My annoyance returned. ‘I do. But I need the money, you see, Toby.’ I stood up to show him out.

‘We were in Paris when war was declared,’ said Tilda. ‘I remember that Max and I walked along the banks of the Seine that evening, and wondered what it would mean to us. I tried to make him promise that nothing would separate us, but he wouldn’t, of course. Max always took his promises seriously.’

It was the end of May, half-term week. Tilda had invited me for lunch. There had been a tableful of us: Melissa’s three grandsons, who were now playing cricket noisily on the front lawn, a middle-aged man who had once been one of Tilda’s Red House extra children, and Matty, who was supposed to be revising. ‘They’re just school exams,’ she said, cushioning her head on her books, and plugging in her Walkman. ‘They don’t count.’ Now we sat in the garden behind The Red House, in the little clearing with the stone nymph. Matty was lying along the path, bordered by clumps of lavender. Her dress code
did not seem to permit her to make any concession to the heat: she wore black from neck to ankle.
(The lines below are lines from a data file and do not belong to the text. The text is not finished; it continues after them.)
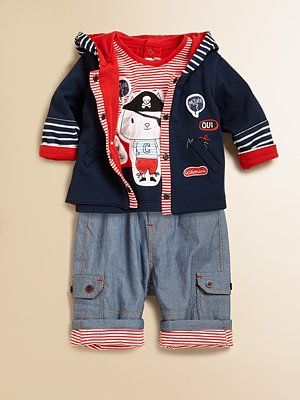 13cf247a752d Boy Clothing. Sweatshirts. expensivebabyclothes Pirate Baby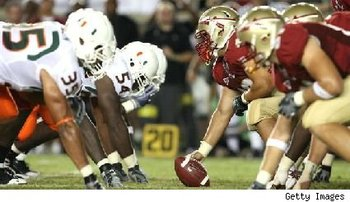 Florida-state-miami-epic-labor-day-battle-425_display_image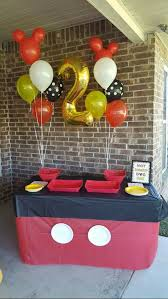 Mickey Mouse Birthday Party Decorations Unique Cake Decoration Table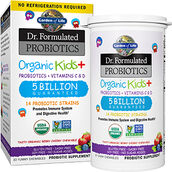 Garden Of Life Dr. Formulated Probiotics Organic Kids+ Berry Cherry 30 Chewables 5BILLION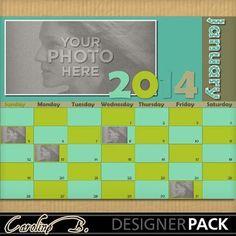 Digital Scrapbooking Kits   2014 January Green 8x11-(carolnb)   Birthdays, Calendars, Celebrations, Craftable - Printables, Everyday, Memories   MyMemories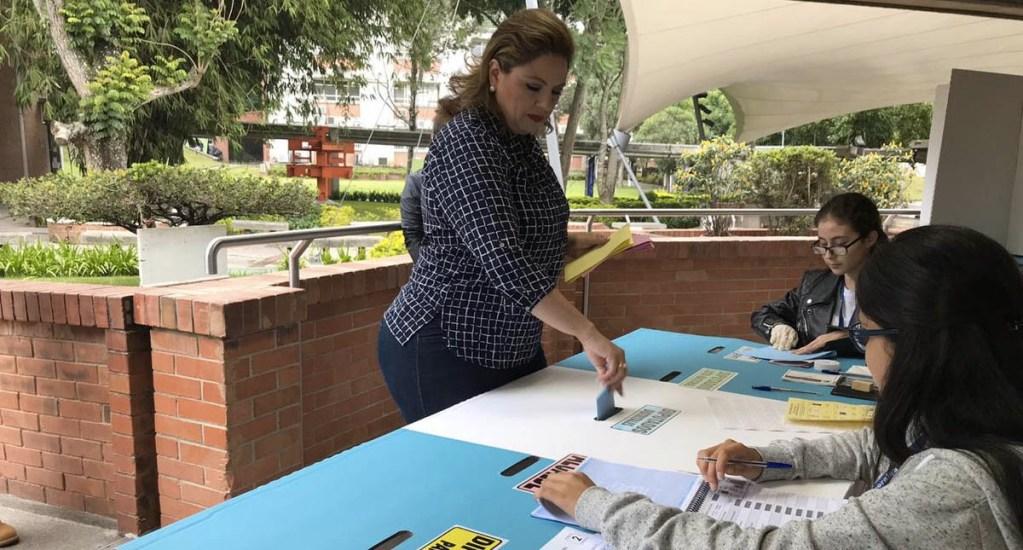 Tribunal electoral de Guatemala rechaza denuncias de fraude en elecciones. Noticias en tiempo real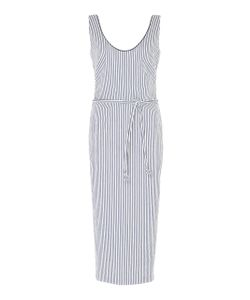 Martin Grant | Striped Fitted Midi Length Dress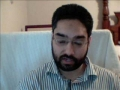 Political Analysis - The Iranian Elections were not rigged - Part 3 - English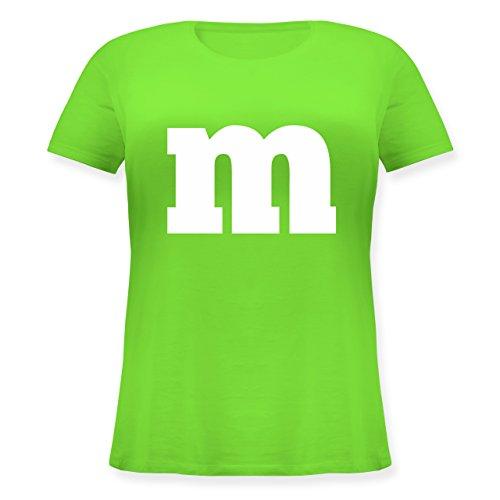 Karneval & Fasching - Gruppen-Kostüm m Aufdruck - S (44) - Hellgrün - JHK601 - Lockeres Damen-Shirt in großen Größen mit Rundhalsausschnitt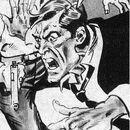 Matt Skinner (Earth-616) in Marvel Super Action Vol 1 1 001.jpg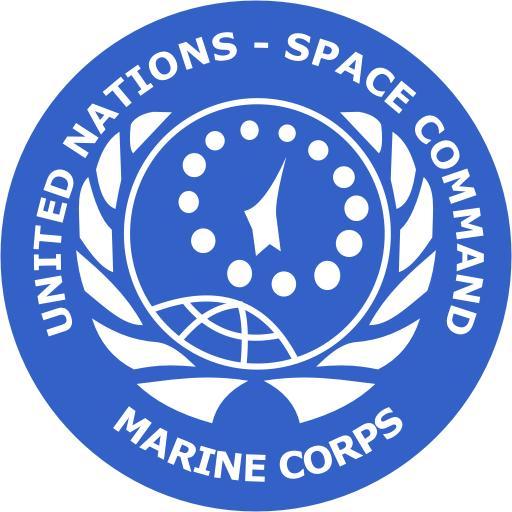 Star Wars Empire Logo. UNSC Logo - Art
Bees buzzed at her and she brushed them carelessly away.

We talked about the events of 1939 for a while, and then there was a distant crash: Matty, whose headphones shut her off from the outside world, did not look up, but Tilda started and rose out of her chair.

‘Excuse me a moment, won’t you, Rebecca?’ She walked slowly back to the house.

I put aside my pad and pen. The garden, with its secret paths and festoons of roses, should have cheered me up, but failed to. I was to visit my father for the remainder of the week, a prospect that filled me with gloom. And though I would have liked to have been able to say that I had hardly given Toby a thought during the days that had passed since his visit, it would not have been true. When I thought about him, I shuttled in a futile fashion between anger and regret. My anger was with myself, for not seeing him clearly long ago. The regret was that he should have come upon me at my worst: a cluttered, dusty flat, hair that needed washing, and a career all too obviously struggling.

Tilda reappeared. ‘Roddy hit the ball into the cucumber frame,’ she explained. ‘The boys have cleared up the broken glass, but he was upset, so I said he could make tea.’

‘Treacle sandwiches,’ said Matty, who had unplugged herself. ‘Roddy always makes treacle sandwiches.
Gross.’

‘Will you stay, Rebecca?’ asked Tilda.

I declined, less because of the treacle sandwiches than because I had to get ready for my trip to Yorkshire.

‘Melissa has invited Joan and me to spend the rest of the week at the cottage,’ added Tilda. The Parkers had a cottage in the West Country. ‘There isn’t a telephone. If you should need anything …’ She frowned. ‘Have you Patrick’s home phone number, Rebecca? No? He has a key, which he could lend you, if necessary.’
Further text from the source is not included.